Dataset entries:

· · ·

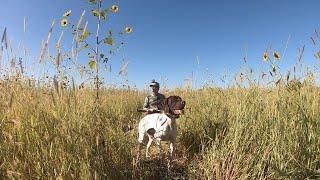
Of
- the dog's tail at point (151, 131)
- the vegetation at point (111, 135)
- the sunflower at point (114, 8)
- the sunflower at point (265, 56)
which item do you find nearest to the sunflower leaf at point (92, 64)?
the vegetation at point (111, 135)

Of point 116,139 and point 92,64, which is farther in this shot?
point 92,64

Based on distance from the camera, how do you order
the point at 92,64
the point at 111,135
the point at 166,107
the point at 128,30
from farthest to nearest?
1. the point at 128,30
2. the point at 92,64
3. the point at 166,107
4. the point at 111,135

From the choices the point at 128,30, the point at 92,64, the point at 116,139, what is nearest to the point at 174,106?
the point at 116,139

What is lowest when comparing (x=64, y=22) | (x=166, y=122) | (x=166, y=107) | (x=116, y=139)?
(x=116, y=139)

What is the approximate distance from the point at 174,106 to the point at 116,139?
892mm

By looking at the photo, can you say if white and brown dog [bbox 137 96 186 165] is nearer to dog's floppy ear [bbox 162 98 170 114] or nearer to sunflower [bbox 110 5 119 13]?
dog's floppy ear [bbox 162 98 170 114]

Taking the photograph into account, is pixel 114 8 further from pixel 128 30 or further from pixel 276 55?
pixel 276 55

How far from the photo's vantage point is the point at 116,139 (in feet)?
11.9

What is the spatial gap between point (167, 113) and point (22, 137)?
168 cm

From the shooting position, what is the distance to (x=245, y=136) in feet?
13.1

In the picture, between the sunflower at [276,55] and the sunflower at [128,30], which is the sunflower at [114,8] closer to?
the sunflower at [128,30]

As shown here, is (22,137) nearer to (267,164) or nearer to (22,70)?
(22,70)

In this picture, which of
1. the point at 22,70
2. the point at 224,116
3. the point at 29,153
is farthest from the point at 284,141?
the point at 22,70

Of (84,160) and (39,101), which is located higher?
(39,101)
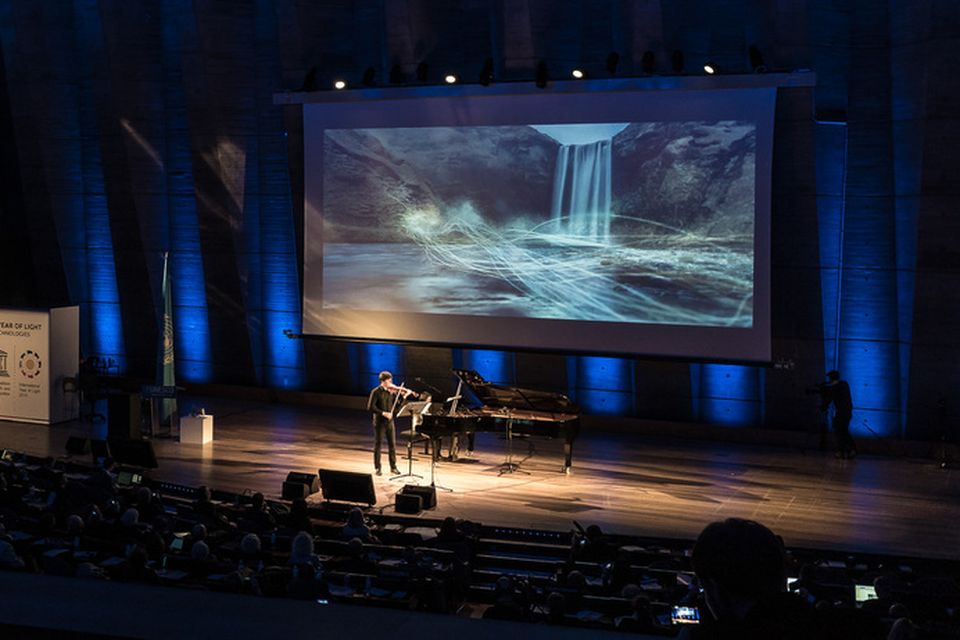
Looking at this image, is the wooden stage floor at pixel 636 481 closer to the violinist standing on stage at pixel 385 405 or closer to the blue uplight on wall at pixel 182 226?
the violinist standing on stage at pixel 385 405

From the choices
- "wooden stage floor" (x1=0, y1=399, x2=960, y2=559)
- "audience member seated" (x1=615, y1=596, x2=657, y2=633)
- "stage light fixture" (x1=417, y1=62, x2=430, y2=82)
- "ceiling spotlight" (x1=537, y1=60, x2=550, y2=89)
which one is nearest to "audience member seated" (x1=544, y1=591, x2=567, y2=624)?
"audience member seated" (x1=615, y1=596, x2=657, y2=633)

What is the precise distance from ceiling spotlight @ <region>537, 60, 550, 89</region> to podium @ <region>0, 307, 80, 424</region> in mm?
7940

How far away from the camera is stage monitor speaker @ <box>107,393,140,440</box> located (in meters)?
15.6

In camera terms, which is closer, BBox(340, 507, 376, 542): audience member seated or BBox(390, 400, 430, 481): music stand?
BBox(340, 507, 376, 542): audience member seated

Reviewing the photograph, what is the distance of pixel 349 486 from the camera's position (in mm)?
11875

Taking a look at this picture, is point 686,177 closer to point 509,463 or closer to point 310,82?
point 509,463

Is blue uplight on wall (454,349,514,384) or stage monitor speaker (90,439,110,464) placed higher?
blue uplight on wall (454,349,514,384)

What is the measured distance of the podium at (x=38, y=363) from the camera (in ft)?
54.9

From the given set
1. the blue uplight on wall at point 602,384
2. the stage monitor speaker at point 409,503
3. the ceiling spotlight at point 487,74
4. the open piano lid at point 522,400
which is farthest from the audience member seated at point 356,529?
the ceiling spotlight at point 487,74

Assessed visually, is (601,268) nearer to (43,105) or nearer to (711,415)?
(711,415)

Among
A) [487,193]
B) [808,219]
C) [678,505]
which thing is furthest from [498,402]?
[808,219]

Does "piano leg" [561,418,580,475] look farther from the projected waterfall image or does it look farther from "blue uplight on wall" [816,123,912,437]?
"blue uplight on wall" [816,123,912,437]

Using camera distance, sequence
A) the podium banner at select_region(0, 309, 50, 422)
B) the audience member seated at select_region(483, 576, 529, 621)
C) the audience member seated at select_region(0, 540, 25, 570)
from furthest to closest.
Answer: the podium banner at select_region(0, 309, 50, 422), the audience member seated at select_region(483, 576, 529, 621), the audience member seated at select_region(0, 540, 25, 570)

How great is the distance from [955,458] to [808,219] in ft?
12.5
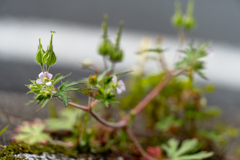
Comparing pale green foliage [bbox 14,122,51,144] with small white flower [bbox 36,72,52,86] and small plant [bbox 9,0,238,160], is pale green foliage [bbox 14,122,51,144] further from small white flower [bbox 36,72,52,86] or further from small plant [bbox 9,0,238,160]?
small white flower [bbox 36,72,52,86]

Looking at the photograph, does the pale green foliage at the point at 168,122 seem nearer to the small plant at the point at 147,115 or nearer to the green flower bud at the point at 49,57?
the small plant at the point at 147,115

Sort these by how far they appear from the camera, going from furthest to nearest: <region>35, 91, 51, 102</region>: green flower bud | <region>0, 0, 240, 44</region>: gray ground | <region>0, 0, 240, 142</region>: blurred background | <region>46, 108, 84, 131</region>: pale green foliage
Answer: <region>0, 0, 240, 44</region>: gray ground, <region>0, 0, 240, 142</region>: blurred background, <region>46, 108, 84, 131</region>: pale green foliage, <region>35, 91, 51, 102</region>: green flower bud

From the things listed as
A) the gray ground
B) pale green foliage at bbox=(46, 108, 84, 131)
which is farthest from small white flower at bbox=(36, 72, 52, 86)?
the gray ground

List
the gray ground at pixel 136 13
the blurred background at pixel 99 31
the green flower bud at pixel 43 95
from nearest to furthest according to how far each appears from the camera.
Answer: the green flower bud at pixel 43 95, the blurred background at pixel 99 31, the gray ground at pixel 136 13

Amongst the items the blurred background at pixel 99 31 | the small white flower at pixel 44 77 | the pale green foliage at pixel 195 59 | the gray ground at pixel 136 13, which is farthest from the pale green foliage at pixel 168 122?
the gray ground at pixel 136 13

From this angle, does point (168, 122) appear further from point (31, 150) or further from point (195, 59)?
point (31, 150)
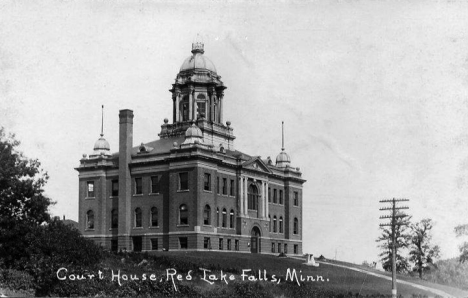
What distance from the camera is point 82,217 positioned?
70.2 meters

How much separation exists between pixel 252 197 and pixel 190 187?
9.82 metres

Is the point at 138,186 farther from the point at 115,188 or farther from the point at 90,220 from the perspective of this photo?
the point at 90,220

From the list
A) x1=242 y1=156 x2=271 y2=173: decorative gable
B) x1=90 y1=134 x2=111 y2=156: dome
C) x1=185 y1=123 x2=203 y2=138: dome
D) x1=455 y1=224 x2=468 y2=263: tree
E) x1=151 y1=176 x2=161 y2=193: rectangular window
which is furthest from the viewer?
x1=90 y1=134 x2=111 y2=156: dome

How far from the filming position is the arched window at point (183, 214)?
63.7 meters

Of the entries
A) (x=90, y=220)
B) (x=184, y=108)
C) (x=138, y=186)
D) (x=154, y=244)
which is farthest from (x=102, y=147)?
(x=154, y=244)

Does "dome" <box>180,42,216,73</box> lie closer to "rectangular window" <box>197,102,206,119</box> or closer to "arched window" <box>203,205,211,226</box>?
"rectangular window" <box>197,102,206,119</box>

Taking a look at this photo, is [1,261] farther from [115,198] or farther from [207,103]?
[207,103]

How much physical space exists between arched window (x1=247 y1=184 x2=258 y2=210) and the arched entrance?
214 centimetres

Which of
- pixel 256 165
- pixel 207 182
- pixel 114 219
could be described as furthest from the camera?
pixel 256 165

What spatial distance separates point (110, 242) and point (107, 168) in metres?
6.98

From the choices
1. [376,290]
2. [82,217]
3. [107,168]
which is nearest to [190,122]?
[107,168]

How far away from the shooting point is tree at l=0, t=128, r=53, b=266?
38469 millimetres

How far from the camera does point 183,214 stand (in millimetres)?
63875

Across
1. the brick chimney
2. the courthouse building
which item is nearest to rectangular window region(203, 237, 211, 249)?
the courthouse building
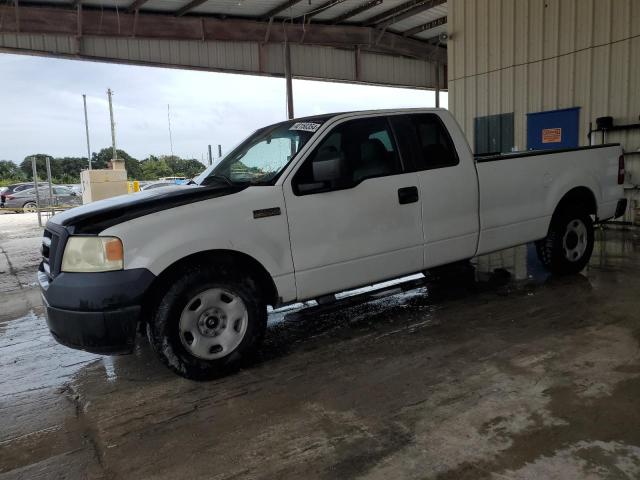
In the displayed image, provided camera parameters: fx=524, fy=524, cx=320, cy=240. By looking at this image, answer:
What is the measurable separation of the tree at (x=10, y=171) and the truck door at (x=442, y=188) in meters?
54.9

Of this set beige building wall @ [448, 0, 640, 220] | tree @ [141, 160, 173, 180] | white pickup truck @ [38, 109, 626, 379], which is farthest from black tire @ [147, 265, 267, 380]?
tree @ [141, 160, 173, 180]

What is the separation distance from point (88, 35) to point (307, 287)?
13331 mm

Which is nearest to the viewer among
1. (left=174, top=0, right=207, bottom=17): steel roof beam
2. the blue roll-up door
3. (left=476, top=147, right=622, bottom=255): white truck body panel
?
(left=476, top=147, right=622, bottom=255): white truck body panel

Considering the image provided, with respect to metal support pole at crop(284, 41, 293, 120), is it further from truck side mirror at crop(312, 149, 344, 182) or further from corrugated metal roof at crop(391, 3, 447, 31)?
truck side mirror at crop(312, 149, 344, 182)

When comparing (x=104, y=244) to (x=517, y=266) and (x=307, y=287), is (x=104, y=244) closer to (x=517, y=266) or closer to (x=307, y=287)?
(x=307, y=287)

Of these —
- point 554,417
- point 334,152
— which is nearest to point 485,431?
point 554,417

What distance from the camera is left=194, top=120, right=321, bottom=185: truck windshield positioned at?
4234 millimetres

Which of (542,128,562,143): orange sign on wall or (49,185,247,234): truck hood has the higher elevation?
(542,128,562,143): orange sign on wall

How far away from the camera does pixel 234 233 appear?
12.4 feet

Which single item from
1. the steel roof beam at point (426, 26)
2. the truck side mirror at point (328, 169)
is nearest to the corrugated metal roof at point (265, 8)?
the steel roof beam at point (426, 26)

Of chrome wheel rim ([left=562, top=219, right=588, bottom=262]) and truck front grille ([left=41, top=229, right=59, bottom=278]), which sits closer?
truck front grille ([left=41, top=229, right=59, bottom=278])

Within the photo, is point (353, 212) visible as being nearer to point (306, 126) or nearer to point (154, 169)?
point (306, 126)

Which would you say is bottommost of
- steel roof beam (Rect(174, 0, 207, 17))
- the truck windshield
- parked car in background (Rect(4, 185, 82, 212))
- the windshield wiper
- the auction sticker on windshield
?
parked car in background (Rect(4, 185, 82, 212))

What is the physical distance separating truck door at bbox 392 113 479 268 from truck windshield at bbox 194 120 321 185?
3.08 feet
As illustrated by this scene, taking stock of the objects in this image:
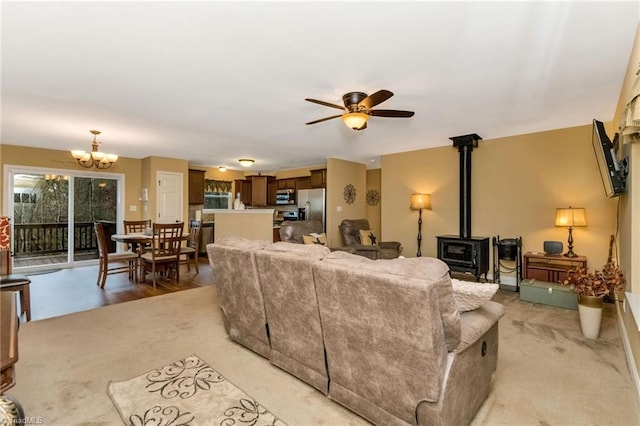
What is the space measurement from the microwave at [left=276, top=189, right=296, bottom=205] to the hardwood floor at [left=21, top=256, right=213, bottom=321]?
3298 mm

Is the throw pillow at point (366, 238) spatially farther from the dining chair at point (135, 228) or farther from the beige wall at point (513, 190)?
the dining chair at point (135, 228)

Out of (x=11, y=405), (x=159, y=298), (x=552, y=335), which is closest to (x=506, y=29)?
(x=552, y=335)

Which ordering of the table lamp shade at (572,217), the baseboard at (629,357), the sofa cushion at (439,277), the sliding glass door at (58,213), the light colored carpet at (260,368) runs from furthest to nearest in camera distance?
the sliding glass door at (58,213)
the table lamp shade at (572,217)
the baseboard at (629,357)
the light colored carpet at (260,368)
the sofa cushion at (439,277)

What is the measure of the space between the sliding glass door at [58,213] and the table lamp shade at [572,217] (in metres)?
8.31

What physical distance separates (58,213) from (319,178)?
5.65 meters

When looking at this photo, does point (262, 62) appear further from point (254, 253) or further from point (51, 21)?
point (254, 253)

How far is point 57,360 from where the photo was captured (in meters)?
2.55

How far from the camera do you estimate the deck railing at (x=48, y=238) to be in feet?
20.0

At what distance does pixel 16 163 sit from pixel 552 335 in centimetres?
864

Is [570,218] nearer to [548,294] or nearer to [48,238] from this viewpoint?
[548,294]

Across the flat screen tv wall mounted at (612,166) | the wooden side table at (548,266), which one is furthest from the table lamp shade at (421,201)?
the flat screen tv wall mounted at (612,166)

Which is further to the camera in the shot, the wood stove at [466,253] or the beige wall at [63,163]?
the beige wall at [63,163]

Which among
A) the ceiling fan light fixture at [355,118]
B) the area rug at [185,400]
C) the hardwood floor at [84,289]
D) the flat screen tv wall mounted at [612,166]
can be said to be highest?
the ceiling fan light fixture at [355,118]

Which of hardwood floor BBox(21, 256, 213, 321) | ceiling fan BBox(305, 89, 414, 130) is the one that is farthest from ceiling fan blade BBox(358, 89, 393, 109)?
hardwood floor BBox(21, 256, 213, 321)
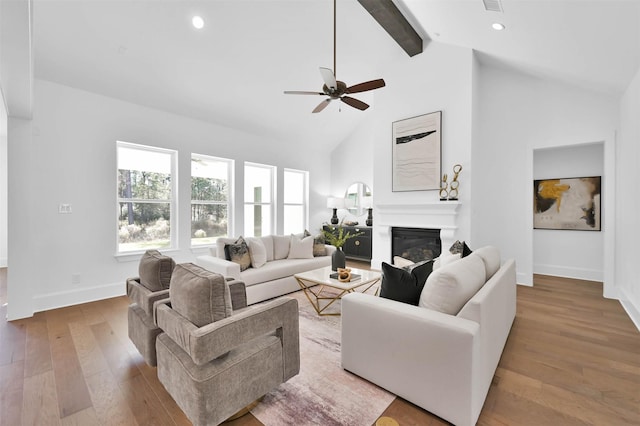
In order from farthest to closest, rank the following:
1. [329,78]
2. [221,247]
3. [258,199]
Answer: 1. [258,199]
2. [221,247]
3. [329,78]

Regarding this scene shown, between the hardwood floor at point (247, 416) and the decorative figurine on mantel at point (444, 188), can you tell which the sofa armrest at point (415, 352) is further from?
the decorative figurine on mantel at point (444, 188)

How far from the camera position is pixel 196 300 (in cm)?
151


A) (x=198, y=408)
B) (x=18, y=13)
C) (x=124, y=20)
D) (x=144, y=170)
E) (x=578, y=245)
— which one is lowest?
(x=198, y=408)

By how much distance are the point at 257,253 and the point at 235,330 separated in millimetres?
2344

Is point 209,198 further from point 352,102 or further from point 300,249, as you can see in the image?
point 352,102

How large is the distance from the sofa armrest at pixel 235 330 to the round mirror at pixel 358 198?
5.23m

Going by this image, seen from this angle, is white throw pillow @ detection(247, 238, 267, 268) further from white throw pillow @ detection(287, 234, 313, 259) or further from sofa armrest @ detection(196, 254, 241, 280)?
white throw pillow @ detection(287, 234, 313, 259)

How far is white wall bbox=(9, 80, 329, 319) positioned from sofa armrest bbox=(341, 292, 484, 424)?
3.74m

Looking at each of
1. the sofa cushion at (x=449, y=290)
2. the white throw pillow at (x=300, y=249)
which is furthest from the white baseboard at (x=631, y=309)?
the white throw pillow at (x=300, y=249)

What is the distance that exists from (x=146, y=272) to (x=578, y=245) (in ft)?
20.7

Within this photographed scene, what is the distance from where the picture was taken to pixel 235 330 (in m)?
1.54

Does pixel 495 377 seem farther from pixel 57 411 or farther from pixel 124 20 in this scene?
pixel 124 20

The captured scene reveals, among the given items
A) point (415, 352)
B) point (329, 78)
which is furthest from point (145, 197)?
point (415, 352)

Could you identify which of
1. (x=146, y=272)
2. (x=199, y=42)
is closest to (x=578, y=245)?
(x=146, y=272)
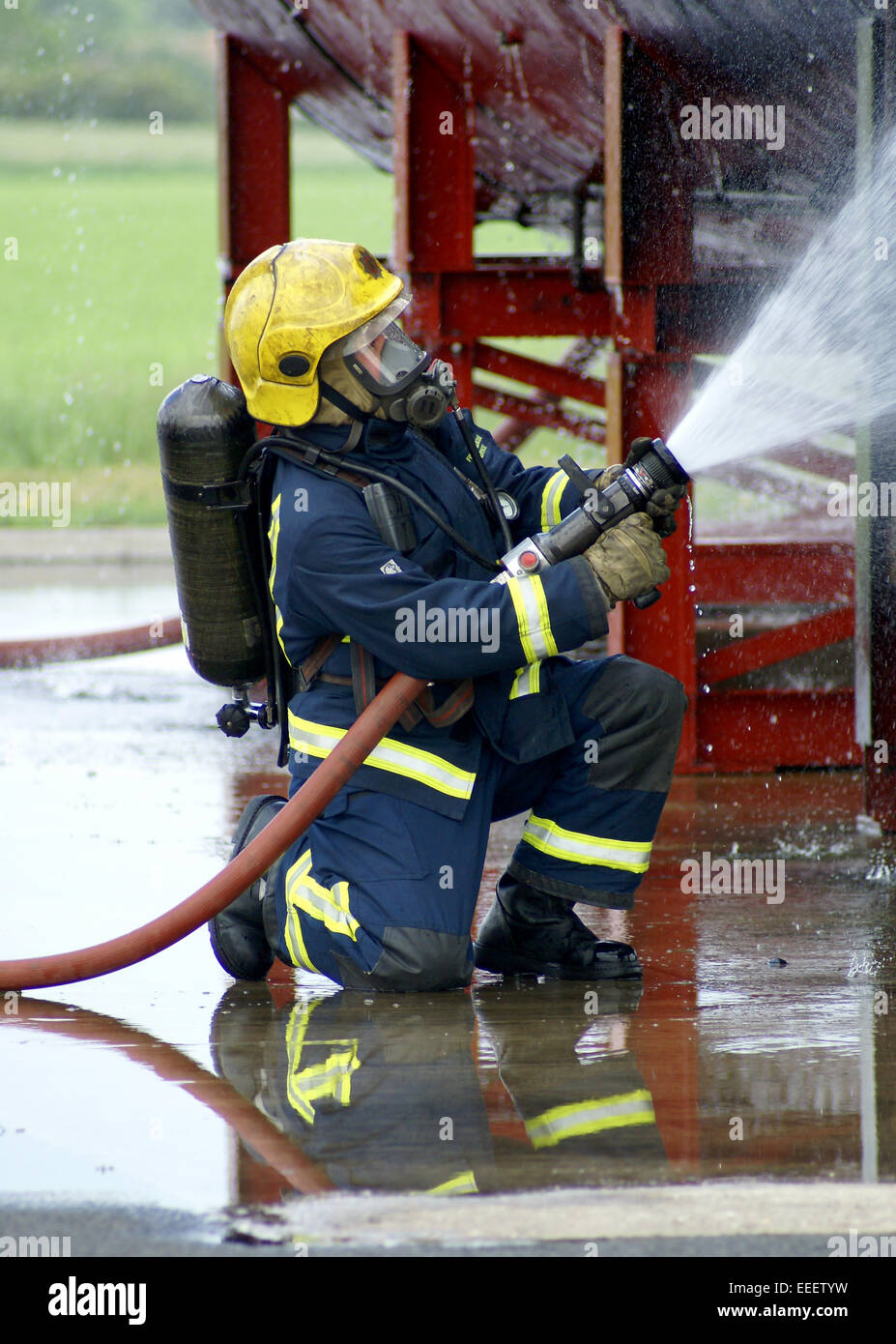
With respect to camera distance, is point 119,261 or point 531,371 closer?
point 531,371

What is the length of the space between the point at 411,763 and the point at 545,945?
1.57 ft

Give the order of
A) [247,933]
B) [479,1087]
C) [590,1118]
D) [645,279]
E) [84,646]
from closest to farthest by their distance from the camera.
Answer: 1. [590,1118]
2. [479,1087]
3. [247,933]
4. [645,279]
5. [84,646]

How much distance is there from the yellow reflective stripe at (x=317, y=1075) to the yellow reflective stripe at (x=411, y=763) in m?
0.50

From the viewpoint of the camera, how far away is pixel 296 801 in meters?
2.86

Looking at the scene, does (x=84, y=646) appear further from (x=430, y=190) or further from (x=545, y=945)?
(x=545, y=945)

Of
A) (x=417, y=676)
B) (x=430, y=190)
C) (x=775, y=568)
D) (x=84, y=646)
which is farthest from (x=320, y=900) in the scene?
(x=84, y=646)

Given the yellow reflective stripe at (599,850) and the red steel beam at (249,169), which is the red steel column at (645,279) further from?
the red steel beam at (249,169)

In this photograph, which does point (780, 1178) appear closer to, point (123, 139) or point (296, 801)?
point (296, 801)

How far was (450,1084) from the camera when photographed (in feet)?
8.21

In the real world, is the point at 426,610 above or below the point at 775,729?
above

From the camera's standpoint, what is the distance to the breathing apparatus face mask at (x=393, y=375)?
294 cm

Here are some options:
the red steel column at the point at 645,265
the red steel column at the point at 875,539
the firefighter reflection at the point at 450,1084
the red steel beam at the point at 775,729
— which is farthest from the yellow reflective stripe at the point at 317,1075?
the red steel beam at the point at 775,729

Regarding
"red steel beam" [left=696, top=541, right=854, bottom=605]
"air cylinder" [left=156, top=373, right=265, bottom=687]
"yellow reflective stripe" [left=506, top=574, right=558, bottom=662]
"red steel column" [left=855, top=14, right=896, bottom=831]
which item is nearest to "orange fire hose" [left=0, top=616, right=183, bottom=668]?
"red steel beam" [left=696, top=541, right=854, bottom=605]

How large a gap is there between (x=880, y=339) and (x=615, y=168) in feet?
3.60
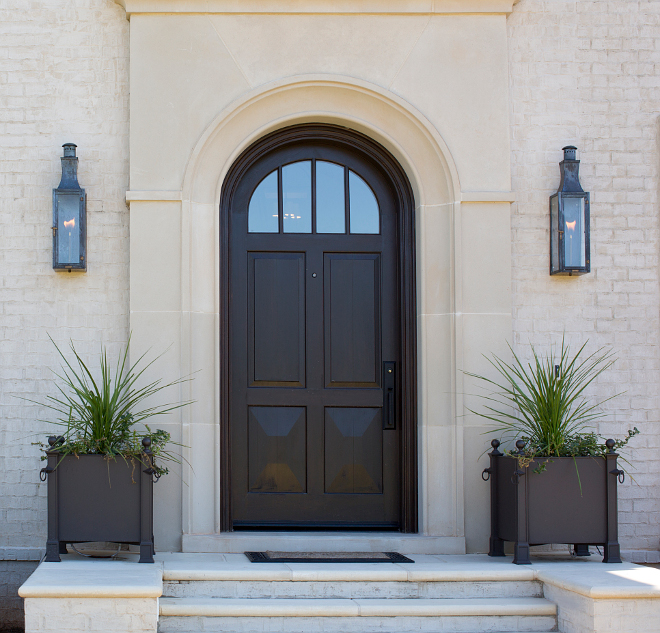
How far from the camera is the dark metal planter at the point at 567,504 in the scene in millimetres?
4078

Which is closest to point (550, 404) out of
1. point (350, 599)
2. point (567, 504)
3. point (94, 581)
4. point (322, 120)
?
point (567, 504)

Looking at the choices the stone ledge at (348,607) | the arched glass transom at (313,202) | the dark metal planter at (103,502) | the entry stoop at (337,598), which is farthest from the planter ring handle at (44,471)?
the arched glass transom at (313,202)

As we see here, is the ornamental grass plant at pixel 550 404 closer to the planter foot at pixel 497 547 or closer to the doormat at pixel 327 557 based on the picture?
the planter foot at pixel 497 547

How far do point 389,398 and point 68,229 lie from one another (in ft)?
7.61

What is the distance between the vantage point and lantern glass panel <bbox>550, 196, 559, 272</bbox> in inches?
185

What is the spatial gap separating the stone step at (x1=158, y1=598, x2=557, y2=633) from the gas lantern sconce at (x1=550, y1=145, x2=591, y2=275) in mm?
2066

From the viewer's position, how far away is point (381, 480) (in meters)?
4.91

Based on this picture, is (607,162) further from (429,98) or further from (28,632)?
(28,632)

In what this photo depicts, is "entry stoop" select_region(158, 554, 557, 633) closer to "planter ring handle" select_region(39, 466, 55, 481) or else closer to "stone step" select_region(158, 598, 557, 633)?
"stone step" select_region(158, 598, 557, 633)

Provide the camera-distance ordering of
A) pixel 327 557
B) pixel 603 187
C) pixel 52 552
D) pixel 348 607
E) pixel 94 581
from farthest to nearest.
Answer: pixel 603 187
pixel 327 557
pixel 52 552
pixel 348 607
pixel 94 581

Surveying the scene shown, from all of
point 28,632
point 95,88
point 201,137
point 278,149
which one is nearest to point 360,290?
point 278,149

· · ·

▶ Brief: Everything from the line with "Provide the camera-distance ordering of" to the end of the listing above needs to be duplicated exactly, both end lines included, with nothing more.

▶ Exercise solution:
Provide the camera-distance ordering of
A) pixel 327 557
B) pixel 603 187
C) pixel 52 552
D) pixel 348 607
E) pixel 94 581
from farthest to nearest.
Answer: pixel 603 187
pixel 327 557
pixel 52 552
pixel 348 607
pixel 94 581

Surveying the scene shown, from all of
point 28,632
point 95,88
point 201,137
point 278,149
which one is nearest to point 360,290?
point 278,149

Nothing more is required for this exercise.